You should be able to see the metrics, traces and logs now coming into the Grafana dashboard. After a few minutes the Application service dashboard should start to populate.

Service dashboard

It is worth exploring the data collected here if you are new to Grafana, however when you are done, stop the demo with.

docker compose down

Also stop the Alloy docker container and the local basic API process if you have that still running.

Summary

I hope you've found this fast track through OpenTelemetry interesting and seen how you can use this kind of approach to instrument your stack. I have just used Node.js here, but similar principles apply to the other languages supported by OTel.

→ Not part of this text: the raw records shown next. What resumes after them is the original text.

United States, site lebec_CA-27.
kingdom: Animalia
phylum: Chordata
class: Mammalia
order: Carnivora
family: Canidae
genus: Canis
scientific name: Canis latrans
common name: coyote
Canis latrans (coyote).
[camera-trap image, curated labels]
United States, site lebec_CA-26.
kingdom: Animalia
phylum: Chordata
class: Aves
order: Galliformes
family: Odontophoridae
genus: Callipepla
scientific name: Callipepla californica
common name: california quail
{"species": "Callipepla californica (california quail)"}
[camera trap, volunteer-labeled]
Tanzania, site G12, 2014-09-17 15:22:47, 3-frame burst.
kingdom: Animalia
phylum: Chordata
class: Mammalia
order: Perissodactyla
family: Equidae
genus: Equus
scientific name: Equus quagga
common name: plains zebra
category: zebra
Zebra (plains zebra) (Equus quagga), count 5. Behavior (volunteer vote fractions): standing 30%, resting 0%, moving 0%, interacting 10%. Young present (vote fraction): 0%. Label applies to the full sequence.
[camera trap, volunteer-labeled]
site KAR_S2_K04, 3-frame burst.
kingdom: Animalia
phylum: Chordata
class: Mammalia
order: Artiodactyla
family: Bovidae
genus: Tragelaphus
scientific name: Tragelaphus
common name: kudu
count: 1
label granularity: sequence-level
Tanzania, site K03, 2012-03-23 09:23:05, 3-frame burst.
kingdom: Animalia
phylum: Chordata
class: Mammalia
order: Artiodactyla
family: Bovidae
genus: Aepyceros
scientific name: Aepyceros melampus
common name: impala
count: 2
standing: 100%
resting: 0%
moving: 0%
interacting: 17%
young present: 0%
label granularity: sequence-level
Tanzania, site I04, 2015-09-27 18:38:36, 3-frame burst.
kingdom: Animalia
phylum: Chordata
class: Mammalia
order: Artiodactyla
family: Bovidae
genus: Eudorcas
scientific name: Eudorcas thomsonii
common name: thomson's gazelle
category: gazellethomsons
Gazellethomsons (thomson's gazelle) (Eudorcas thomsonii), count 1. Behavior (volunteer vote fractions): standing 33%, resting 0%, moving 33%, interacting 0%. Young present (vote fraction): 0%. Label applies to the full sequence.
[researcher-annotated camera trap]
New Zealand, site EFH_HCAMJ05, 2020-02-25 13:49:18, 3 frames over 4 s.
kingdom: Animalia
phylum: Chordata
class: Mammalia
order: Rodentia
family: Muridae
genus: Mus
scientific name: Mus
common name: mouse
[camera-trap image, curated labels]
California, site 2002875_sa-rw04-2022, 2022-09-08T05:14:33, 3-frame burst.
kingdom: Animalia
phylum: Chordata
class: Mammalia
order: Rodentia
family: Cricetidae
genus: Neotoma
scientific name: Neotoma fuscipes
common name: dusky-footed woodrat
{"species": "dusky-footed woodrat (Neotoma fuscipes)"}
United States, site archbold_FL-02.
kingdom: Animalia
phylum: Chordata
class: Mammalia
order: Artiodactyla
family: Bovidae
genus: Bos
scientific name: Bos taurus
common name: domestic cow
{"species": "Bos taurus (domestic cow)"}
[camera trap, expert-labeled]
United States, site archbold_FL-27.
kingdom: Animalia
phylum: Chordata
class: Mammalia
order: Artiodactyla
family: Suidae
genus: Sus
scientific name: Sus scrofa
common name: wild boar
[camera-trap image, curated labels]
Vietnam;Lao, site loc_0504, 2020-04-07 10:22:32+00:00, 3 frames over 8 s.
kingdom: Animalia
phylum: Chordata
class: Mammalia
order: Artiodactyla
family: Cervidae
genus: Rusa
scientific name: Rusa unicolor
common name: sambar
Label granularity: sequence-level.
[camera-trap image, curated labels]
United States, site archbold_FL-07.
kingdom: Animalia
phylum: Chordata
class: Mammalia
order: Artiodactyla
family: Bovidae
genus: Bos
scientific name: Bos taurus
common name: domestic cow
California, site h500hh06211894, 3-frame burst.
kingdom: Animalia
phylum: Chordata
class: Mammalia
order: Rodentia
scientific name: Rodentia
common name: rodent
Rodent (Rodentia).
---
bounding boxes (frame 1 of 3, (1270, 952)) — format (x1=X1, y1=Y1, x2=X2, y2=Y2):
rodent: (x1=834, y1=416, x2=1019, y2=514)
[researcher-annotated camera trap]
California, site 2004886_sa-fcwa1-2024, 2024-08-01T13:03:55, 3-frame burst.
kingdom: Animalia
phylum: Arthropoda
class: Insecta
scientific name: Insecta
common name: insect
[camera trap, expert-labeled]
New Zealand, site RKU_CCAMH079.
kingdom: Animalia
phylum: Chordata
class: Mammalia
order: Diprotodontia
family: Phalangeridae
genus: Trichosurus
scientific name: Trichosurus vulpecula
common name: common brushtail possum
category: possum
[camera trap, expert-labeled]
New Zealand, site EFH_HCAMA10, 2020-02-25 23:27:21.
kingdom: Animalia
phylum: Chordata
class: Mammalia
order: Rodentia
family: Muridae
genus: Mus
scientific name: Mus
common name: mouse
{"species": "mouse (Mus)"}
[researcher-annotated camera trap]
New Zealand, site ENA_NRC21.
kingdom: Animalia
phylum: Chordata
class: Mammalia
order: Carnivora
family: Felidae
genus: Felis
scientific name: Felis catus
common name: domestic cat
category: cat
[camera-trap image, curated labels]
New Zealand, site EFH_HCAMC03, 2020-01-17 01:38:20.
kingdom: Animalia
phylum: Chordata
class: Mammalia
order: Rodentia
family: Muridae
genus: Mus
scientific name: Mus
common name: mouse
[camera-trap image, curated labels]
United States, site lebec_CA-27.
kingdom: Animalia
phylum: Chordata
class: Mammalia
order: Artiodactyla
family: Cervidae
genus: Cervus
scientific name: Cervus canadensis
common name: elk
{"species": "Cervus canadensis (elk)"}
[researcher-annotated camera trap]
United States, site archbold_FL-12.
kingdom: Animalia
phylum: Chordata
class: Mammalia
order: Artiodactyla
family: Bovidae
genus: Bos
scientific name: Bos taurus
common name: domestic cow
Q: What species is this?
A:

The approach of decoupling the telemetry collection from the code of your service is powerful. It helps to separate concerns and allows you to swap in different implementations for observability and monitoring for different areas of you stack or for different environments. We can also configure the pipeline to control where telemetry is sent along with how telemetry is filtered, all without the application in question needing to be concerned.

It is also great to see that the Grafana Cloud free account has many of the features you'd see in a paid account. Access is restricted to a just a few users, but the limits seem more than adequate to experiment with Grafana.

Enjoy using the OpenTelemetry tooling, it can be an incredibly valuable for vendor neutral telemetry capture in any system you choose to build.